BreitBurn Energy Partners L.P. (NASDAQOTH:BBEPQ) recently reported rather solid second-quarter results thanks to strong cost-cutting measures. That said, the company has a tough hill to climb as the low oil price has forced it to take action. Here are four things CEO Hal Washburn said on the company's second-quarter conference call that details its recent steps and future plans.
1. We're performing well
One thing that has really been lost in the mess of plunging oil prices is that operationally BreitBurn Energy Partners has been performing well. According to Washburn:
I am pleased to report that we had another solid quarter with production, cost reductions, and adjusted EBITDA in line with our 2015 guidance. Of particular note was adjusted EBITDA which was 10% higher than the prior quarter due to higher oil sales revenue and lower lease operating and G&A expenses. We've now fully integrated the QR Energy assets into our operations and they are performing as we had expected.
In the midst of the market turmoil, BreitBurn has focused on getting its costs down by very quickly integrating QR Energy into the fold. It has also worked hard to meet its production targets and cost reduction goals to generate more cash flow to help mute some of the oil price impact. It has met all of its goals so far, which is an unnoticed accomplishment.

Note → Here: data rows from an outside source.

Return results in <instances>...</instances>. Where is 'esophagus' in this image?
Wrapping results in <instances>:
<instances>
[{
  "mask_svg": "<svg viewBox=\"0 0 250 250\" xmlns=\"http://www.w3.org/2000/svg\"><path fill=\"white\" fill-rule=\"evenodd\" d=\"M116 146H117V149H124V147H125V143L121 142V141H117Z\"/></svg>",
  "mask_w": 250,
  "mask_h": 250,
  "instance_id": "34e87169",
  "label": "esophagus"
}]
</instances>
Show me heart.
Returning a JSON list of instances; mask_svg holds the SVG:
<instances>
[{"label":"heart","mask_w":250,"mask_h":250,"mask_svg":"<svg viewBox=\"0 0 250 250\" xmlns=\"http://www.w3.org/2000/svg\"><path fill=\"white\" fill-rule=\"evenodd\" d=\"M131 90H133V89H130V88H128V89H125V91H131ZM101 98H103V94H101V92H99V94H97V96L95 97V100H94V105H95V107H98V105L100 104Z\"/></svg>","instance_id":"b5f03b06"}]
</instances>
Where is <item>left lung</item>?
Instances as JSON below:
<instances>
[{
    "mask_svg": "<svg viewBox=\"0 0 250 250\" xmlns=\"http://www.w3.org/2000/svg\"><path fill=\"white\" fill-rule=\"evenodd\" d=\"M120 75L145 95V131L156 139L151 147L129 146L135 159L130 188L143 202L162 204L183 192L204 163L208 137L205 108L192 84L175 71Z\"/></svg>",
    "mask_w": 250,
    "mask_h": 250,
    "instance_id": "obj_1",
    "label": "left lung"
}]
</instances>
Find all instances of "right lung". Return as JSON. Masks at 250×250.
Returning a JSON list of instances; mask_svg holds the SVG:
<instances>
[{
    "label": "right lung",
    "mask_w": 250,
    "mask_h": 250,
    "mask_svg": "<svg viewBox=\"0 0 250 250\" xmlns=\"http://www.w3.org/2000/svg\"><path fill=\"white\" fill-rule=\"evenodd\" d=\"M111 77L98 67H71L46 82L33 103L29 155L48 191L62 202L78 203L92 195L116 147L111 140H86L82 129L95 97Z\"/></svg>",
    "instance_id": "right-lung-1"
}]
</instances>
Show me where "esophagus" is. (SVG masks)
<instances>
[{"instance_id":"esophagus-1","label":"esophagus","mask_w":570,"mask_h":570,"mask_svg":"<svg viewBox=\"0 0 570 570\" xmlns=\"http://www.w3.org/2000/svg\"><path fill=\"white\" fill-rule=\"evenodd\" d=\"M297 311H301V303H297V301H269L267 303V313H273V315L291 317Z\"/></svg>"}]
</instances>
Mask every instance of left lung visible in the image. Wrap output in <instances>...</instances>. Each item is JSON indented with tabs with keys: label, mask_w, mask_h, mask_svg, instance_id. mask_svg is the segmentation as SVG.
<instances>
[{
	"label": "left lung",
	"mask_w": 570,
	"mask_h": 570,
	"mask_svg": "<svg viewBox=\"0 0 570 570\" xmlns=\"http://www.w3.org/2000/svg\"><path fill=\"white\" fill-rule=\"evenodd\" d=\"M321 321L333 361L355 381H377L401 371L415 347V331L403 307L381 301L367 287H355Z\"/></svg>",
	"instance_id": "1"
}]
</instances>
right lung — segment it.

2. We see lower oil prices in the second half
That being said, the company still sees tough times ahead as it does not see an improvement in oil prices this year. Instead, Washburn said that the company has now "[...] reduced our WTI and Brent pricing assumptions by $10 per barrel to $50 per barrel WTI and $55 per barrel Brent and reduced natural gas pricing assumptions by $0.50 per Mcf to $3 per Mcf to better reflect current commodity prices."
In addition, he said:
Using our new pricing assumptions and our current distribution levels we expect our distribution coverage ratio to range between 1.92 times and 2.47 times for the second half of 2015.
The company is now forecasting a much lower oil price for the second half of the year, which at the moment is optimistic given that WTI is down to about $40 per barrel. It doesn't believe, though, that its distribution is at risk this year even in a more pessimistic scenario as it has a very strong coverage ratio. In fact, it expects to generate $100 million in cash flow after paying its distribution thanks to its strong hedge position.
3. We've stabilized our financials
One of the reasons the market continues to be worried about BreitBurn is because it has a large debt load, which is a real weight in the current oil price environment. This is not lost on BreitBurn as Washburn reminded investors that it secured a $1 billion investment from EIG Global Energy Partners, which enabled it to reduce the borrowings under its credit facility. As a result of that investment, it now has about $500 million in liquidity on that facility on a borrowing base set at $1.8 billion. Furthermore, that base won't be redetermined by its banks until next April. This, Washburn believes, gives the company plenty of flexibility in the current market environment.
Also, he pointed out that:
During our 27 year history we've managed through several downturns and know what it takes to succeed through these cycles. Our business plan has been to acquire, develop and produce mature oil and gas assets for the long-term benefit of our unitholders and we intend to continue successfully executing that strategy.
In other words, the company has been through tough times before and it has always made it through. It plans to do the same this time, which is why it is positioning itself to drive long-term returns to investors.
4. We intend to develop our Midland Basin acreage with some help
One of the ways the company plans to drive long-term returns is to develop its acreage position in the Midland Basin. While it has the option to sell or trade this position, Washburn said:
[...] We continue to believe that there is far more value to be created for our unitholders by developing our acreage position in a smart, capital efficient manner. We are in active discussions concerning the horizontal development of our primary development area. While there is no assurance that we will complete a transaction, we are excited about the level of interest shown in the development potential of our position which we believe will deliver attractive economics even in a lower commodity price environment.
Washburn believes that the company can create more value from this position by developing it with a partner than by simply selling the acreage position it built up. That's because the economics of developing this acreage are still compelling, even in the current environment.
BreitBurn Energy Partners' CEO is clearly not as worried about the company's ability to survive the storm in the oil market. He believes it is operating well and has plenty of liquidity. It's why he would rather develop the company's compelling Midland Basin position internally than simply sell it to pay down debt as he believes it's worth far more to the company over the long term as an oil-producing asset than a debt reduction tool.